[start Extract]

Seller is asking $89.99 (which I'm guessing is in US dollars). Seems tempting, although there appears to be no way of contacting the seller (besides joining their mailing list) and I'm unsure if this peripheral kit is compatible with my 486 card. The ad makes reference to a floppy disk drive controller chip, but I do not see the cable for the Apple 5.25" drive.

Is this too good to be true? What say you, 68K brethren?
 

jeremywork

Well-known member
Found the peripheral kit for the 386 card here

Seller is asking $89.99 (which I'm guessing is in US dollars). Seems tempting, although there appears to be no way of contacting the seller (besides joining their mailing list) and I'm unsure if this peripheral kit is compatible with my 486 card. The ad makes reference to a floppy disk drive controller chip, but I do not see the cable for the Apple 5.25" drive.

[end Extract]
[start Data provided]

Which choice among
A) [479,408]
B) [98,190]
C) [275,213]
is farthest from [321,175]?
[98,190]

[end Data provided]

__What is expected__: Continue the forum thread about the peripheral kit for the 386 card, picking up after its last sentence.

__Reply__:
Is this too good to be true? What say you, 68K brethren?
This kit would suit the original Orange386, which had two ISA slots (one 16-bit, one 8) and an additional socket for the disk controller (accessed via the octopus breakout cable.)
orange386.png
I still have not found confirmation on what your model of card is called. It's 386-based (though some of the late 386-based chips used '486' branding) and it's a later, faster model which may have been sold as "OrangePC 200" alongside the higher spec 486 boards, or it may have assumed the Orange386 name from the prior card. I think the ports on the back are DB25 parallel and a serial DIN connector.
 

Unknown_K

Well-known member
Orange Micro 386 25Mhz (Nubus).jpg
I have 2 of those cards, I think they are 386 S/X chips. Anyway, there are 2 sockets one for the floppy controller and one for something else and I think mine each have one chip installed.

Using the ISA expansion slots pretty much means giving up the Nubus slots next to it so I never rigged anything up in mine. The cards work well enough with the Macs built in video. Mine came with no cables as most get lost or trashed.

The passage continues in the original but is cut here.